* Tâches à réaliser:
1: Dans quelle ville s'est tenu le congrès qui a adopté la résolution de la LDH ?
2: Prolongez la résolution de la LDH au-delà de son dernier paragraphe.

* Article:
################
Résolution adoptée par le 88e congrès de la LDH, Le Mans – 23, 24 et 25 mai 2015
Dans une société secouée par les crises et travaillée par les doutes, les deux années qui nous séparent d’échéances majeures s’annoncent difficiles et décisives. Les défenseurs des droits, de la démocratie et de la citoyenneté ne veulent ni ne peuvent céder à la peur et au découragement ; d’autant moins que des alternatives sont possibles. Mais contribuer à leur émergence suppose d’affronter les périls présents avec lucidité.
L’humanité est entrée dans une crise écologique majeure et vit une désagrégation des équilibres mondiaux, dont témoignent l’intensité des contradictions, la multiplicité des conflits et des guerres. Le sentiment de régression de la place de l’Europe domine, tandis que le « nouveau capitalisme » globalisé et financiarisé, porté par la « révolution conservatrice », sape chaque jour le compromis social construit au lendemain de la Seconde Guerre mondiale. La répétition de crises financières, économiques et sociales exacerbe inégalités, précarisation et mise en concurrence de tous avec tous.
En France et dans l’Union européenne, le cap mis sur l’austérité accompagne ou accélère ces processus, au motif qu’il n’y aurait pas d’autre politique possible. Ce choix alimente l’impuissance – voire les renoncements – du politique, débouche sur des alternances sans réelles alternatives, creuse le fossé entre gouvernants et citoyens et accroît la démobilisation citoyenne, produit une parole politique d’autant plus moralisatrice qu’elle est ineffective. La démocratie, l’égalité, la liberté et la fraternité s’en trouvent dangereusement fragilisées.
################
* Données fournies:
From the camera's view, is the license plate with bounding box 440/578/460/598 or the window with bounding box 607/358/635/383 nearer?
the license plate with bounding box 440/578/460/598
################
* Résultats:
1: Au Mans.

2:
La conjonction du recul du politique et de l’extension des discriminations et des exclusions alimente la montée du racisme, de la xénophobie, de l’antisémitisme, de l’islamophobie, du sexisme et de l’homophobie. Les thèmes d’extrême droite prônant l’exclusion de ceux présentés comme « différents » (immigrés, étrangers, chômeurs …) ont contaminé un large champ de l’espace politique et social. La recherche de boucs émissaires (Roms, musulmans, juifs, étrangers, « minorités visibles ») est devenue l’axe d’une remise en cause de la nature ouverte et démocratique de notre société. Corrélativement, la perte des repères et des solidarités, la précarisation des conditions de vie et de travail engendrent une désocialisation porteuse de désarrois, de replis et d’enfermements, parfois de haine et de violence, voire de déshumanisation. Les parcours de ceux qui ont plongé dans le fanatisme et l’obscurantisme témoignent de ces dérives mortifères, elles aussi antidémocratiques. Les agressions terroristes perpétrées en France ont ainsi alimenté de façon criminelle et traumatisante les actes de haine, les crispations identitaires, les obsessions sécuritaires et le doute sur la démocratie et ses valeurs.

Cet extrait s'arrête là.